I will add that it’s also been an issue between me and DH over the years, over our different styles of parenting. DH is far more relaxed and has often said I’ve been overbearing with the DC. Like I checked my DD’s phone and read her messages, didn’t let her have social media etc until she was 14. That was one he didn’t agree with, and there are other things too that we disagree on.

OP posts:
catchthepigeon98 · 04/08/2024 00:54

Your daughter needs to have the skills to work out what is best for her or she might rebel and you don’t want her rebelling at 18 where she can go to clubs every night, meet men, stay out all night etc. She’s 18 you don’t have that control now. Back off, tell her she can always ring you if she needs you. If something is going to happen it will happen no matter how many times you text her. Just ask her to text you when she is in or at a friends house so if you wake up you can check your phone to see if she is at home. Worrying while being tired is the worst thing and also spoils the next day.
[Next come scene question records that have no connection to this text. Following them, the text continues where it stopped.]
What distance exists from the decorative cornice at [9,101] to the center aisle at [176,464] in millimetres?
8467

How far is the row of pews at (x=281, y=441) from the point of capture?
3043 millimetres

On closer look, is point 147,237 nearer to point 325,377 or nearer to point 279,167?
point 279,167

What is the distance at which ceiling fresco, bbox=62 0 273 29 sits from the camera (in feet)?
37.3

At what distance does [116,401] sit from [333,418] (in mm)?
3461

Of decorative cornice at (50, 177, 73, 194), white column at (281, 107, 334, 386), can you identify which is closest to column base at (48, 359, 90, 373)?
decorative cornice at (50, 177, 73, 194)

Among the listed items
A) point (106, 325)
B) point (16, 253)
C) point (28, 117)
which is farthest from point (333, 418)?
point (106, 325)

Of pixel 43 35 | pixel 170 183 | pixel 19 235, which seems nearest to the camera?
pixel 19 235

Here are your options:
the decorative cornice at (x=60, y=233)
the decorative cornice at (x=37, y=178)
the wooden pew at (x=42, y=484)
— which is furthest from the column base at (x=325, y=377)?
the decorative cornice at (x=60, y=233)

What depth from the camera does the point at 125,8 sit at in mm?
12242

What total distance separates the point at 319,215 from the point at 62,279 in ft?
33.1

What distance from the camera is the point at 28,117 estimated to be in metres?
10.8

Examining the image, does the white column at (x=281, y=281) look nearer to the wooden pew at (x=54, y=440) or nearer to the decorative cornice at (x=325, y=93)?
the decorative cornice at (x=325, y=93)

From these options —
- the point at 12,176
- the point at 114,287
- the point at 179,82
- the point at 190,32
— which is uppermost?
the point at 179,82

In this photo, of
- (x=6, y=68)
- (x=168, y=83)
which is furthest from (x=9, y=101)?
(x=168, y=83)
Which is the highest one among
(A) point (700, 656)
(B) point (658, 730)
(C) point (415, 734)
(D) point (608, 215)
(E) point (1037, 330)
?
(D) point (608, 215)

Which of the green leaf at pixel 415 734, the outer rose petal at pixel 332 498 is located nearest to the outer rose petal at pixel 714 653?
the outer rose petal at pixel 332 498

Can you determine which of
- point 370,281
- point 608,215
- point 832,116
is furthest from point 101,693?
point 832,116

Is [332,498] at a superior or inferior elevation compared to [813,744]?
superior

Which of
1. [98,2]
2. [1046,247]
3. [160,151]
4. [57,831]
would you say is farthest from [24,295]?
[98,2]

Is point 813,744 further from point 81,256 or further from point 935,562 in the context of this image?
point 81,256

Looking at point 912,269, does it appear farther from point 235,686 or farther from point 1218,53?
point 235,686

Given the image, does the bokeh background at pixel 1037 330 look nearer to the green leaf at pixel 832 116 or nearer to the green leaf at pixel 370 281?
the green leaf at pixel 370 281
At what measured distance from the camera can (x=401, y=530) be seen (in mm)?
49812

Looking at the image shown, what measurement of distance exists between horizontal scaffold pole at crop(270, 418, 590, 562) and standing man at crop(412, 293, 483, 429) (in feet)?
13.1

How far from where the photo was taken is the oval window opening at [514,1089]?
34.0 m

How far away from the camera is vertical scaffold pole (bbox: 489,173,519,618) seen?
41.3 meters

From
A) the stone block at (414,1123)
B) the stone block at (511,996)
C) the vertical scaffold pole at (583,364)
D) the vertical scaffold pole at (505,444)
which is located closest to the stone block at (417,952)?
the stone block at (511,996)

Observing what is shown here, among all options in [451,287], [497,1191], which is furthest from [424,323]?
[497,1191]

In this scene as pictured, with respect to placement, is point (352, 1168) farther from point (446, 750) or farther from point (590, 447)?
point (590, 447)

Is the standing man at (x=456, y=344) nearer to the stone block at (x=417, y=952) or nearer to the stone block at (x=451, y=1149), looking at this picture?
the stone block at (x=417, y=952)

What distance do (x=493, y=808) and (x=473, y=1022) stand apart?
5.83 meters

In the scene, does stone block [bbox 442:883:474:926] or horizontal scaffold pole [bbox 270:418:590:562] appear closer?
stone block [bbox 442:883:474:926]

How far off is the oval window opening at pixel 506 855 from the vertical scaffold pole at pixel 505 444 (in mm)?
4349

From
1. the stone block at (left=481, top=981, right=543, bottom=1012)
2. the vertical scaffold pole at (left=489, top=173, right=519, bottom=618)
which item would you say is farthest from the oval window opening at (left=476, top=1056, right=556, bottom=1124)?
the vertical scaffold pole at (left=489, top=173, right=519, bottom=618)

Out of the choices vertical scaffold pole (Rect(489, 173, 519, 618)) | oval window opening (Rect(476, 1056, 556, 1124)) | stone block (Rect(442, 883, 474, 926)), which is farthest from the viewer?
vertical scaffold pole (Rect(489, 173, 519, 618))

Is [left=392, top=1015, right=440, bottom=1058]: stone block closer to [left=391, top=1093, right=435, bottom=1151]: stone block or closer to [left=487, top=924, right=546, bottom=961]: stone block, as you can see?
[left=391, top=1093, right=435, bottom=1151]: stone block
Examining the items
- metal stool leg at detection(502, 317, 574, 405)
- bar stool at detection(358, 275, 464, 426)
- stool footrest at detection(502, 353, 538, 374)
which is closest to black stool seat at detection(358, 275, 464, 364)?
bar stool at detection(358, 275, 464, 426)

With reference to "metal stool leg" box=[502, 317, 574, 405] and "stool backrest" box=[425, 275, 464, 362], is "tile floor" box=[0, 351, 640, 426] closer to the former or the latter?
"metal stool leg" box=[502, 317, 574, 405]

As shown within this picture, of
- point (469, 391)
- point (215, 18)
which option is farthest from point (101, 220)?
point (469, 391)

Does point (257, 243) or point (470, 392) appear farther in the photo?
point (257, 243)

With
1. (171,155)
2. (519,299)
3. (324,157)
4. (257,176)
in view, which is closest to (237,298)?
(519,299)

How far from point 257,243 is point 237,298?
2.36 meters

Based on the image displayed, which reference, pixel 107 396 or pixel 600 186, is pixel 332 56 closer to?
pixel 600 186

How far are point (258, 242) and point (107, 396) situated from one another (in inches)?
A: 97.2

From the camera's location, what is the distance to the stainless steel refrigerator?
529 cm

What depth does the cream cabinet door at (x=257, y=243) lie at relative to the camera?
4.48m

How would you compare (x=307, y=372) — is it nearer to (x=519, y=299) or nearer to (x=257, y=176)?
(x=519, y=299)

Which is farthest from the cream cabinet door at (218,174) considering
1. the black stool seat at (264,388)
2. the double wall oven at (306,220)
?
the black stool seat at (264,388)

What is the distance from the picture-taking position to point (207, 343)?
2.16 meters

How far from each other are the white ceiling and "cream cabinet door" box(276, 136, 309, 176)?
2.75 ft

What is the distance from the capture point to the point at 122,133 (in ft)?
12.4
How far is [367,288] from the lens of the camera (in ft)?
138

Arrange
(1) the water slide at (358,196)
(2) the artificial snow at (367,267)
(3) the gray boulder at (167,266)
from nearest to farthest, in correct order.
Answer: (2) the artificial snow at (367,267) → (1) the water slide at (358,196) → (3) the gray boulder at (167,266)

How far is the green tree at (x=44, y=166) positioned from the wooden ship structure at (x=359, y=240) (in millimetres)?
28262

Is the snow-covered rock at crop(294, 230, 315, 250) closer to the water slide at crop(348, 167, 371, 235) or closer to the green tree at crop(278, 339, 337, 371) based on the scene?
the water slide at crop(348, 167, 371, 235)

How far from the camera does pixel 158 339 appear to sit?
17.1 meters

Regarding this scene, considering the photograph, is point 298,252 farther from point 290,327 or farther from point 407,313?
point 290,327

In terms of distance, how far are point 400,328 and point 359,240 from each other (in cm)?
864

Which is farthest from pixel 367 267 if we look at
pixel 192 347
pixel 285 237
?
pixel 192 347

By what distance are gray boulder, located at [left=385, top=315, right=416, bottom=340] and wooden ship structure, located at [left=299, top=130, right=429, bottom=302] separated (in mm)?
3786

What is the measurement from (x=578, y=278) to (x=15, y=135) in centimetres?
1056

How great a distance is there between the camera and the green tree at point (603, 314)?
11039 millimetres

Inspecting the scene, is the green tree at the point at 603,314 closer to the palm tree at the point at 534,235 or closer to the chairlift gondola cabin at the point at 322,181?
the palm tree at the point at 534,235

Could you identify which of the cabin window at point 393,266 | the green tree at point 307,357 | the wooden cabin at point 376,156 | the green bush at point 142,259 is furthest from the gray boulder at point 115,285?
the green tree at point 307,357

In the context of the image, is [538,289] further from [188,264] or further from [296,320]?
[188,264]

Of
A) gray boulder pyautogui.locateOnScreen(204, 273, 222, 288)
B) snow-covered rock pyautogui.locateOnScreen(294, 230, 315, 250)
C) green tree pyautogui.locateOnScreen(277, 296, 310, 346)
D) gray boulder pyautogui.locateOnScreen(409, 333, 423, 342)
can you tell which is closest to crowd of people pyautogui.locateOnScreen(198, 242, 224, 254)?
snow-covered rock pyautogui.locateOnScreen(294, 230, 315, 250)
Fifteentreefrogs · 04/08/2024 01:00

At that age its more about having a discussion together and coming up with general house rules together. Rules that are a compromise and based around mutual respect.
It's a shared home so she needs to be respectful regarding other people's sleep.. so no coming in making loads of noise when other people are asleep.. obviously stuff like not bringing strangers back to the house and asking if she wants to bring a friend back, to make sure that's convenient for everyone.
Asking her to let you know roughly where she's going and if she will be coming back or not as you don't want to be worrying.
But no I don't think that at 18 you can decide what time she has to be home and just tell her she has to be home... she's an adult. Would you allow someone to give you a curfew??

retinolalcohol · 04/08/2024 01:03

OP, I mean this kindly - you are massively overstepping.

She's an adult - as long as she's not being disrespectful (coming in at all hours making noise), you'd be unreasonable to have an input at all.

It's also none of your business who she has sex with. She could choose to have a one night stand, and that's her prerogative - so long as it's not happening in your house. She's old enough to know about the risks, and how to protect herself.

You cannot project all your anxieties onto your now adult daughter, nor can you infantilise her forever. If you try to, you will just drive a big fat wedge in between the two of you.

I started going out at 17 and I'd even have scoffed at a 12 curfew then, tbh - at 12 the night had barely started when I was that age!

Lilysienna1 · 04/08/2024 01:09

aodirjjd · 04/08/2024 00:27

And what if she does?? It’s totally normal to be having sex at that age!

It’s not the having sex part, it’s the not actually knowing who the man is, what could happen to her when they’re alone, if she’s not told anyone where she is and finds herself in danger… also if she’s drunk, she might not practice safe sex.